# Late birds



## raftree3 (Oct 16, 2010)

I'm usually disappointed in birds that are late on race day or the next. Do any of you give a bird a little credit when they come as much as a week late. Last fall I had a hen come back a week late with the next weeks racers, and yesterday I had a cock come with this weeks racers and he was gone from the previous week. Haven't raced the hen since but I guess I'll keep letting them try and see what happens. I saw an older post that a guy said if a bird comes back months later you should treat it like gold?


----------



## Lovelace (Jan 10, 2008)

you can look at this two ways, the bird does have good homing ability, and he could have been trained to follow other birds, could be a good bird and could be a bad bird.
I would look at his brothers and sisters and if they are winners, then it possable he could produce winners. but if his brothers and sisters were no good then the rest is history.

(Spatial reasoning dataset excerpts)
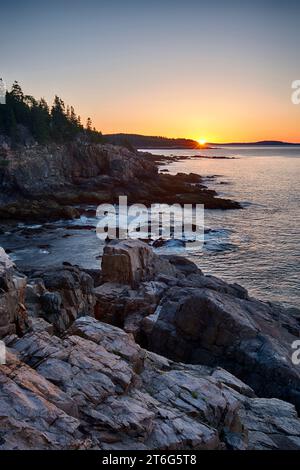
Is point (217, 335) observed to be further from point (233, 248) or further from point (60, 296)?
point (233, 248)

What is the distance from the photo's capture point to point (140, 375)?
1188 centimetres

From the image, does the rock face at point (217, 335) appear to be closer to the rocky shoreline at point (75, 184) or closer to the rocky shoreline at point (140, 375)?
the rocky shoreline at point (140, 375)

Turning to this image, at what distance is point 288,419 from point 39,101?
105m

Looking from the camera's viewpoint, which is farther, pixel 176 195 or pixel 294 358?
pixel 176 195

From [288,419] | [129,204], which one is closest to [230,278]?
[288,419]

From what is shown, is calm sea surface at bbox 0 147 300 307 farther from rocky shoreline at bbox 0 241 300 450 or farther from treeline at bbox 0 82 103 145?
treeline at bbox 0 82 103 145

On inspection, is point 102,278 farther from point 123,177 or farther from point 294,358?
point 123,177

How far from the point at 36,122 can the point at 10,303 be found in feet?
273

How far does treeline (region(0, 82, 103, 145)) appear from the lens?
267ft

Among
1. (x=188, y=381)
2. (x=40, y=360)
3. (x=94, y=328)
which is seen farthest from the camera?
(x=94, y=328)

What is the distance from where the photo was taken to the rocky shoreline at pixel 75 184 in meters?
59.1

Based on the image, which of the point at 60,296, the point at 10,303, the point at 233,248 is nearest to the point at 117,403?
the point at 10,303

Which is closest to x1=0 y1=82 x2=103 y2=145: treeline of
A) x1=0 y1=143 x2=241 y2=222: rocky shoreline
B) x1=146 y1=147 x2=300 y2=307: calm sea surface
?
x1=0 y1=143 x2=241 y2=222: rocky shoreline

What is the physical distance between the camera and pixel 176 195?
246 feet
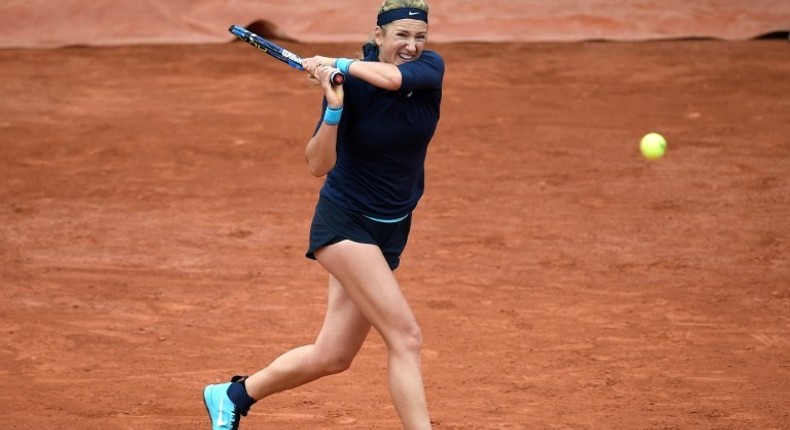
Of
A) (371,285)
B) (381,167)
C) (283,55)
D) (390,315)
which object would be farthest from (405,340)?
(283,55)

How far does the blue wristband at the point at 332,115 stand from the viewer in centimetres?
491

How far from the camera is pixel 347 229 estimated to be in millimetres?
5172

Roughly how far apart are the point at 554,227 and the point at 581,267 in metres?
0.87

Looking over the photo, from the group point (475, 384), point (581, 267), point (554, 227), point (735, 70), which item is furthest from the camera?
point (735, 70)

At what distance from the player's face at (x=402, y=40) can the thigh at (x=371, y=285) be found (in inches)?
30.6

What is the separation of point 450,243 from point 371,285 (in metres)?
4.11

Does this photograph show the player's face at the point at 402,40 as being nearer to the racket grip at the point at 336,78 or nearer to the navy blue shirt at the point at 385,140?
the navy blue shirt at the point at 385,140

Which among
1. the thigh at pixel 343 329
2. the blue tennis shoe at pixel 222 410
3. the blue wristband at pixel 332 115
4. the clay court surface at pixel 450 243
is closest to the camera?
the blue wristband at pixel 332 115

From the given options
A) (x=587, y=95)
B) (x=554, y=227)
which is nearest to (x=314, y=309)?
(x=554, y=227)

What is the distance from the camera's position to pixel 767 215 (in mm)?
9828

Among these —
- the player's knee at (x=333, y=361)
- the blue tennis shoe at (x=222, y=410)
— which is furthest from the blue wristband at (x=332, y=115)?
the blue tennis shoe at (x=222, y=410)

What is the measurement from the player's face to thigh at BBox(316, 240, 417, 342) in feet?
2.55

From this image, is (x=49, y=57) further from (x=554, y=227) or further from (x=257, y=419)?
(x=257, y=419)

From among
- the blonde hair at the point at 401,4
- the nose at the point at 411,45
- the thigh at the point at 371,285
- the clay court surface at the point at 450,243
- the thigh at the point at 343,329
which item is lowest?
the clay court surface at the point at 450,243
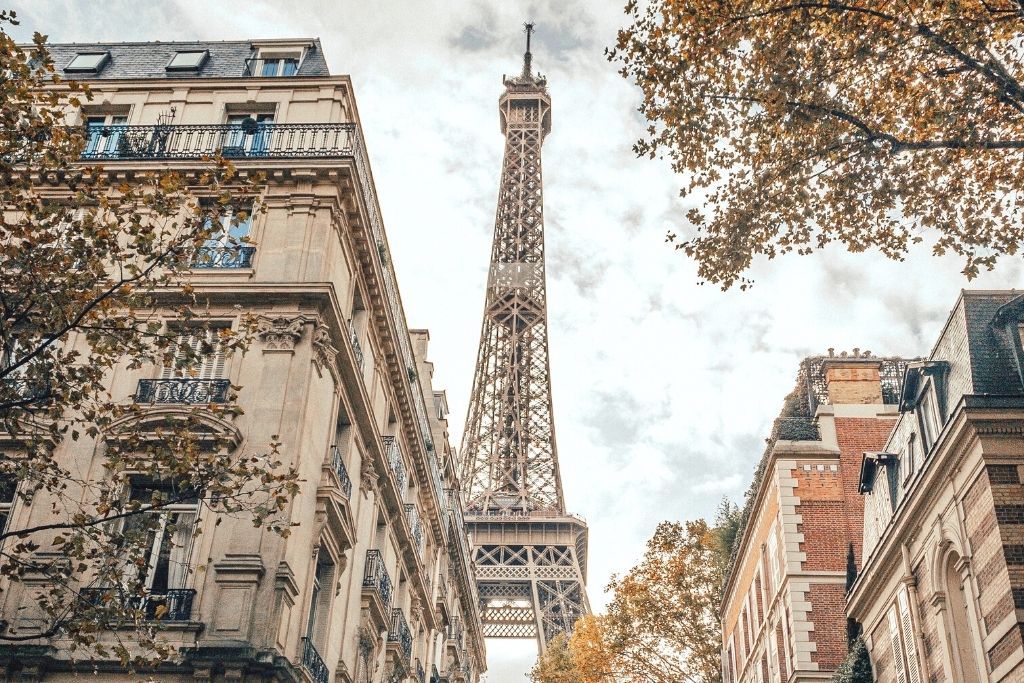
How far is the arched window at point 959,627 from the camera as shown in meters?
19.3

*EXERCISE SET*:
1. In the thread about late birds, list each thing that the first sentence of Lovelace's reply says about the late bird.
2. Carry on the thread about late birds from its last post.

*EXERCISE RESULTS*:
1.
- The bird does have good homing ability.
- He could have been trained to follow other birds.
- He could be a good bird.
- He could be a bad bird.

2.
----------



## Matt Bell (May 5, 2010)

I had a bird like this, he arrived about 6 months after being lost in a yb race. He looked so much different if it weren't for the band I wouldn't have known it was him. But I opened the trap and he went right in. He then became the dominant cock in my loft. I raced him for the next 3 or 4 years before he was retired. He never was very good on fast race days. However, on those 'mudder' type days, races won at 1100 ypm or slower he was always my first bird home. He never did win any races but I could always count on him to be in the clock. I think there is something to be said for consistency. I decided to stock him because his siblings were racing well. His sister is probably the best bird I ever owned. She was 10th at the 600 as a yearling, racing to 10 day old babies. I hope that when I am able to get back into birds that I am able to get some of these birds back from the guy that I gave them to, really enjoyed them.


----------



## HmoobH8wj (Apr 7, 2011)

What are late hatch ? I fly for fun is thee every late hatch for me?


----------



## raftree3 (Oct 16, 2010)

Lovelace said:


> you can look at this two ways, the bird does have good homing ability, and he could have been trained to follow other birds, could be a good bird and could be a bad bird.
> I would look at his brothers and sisters and if they are winners, then it possable he could produce winners. but if his brothers and sisters were no good then the rest is history.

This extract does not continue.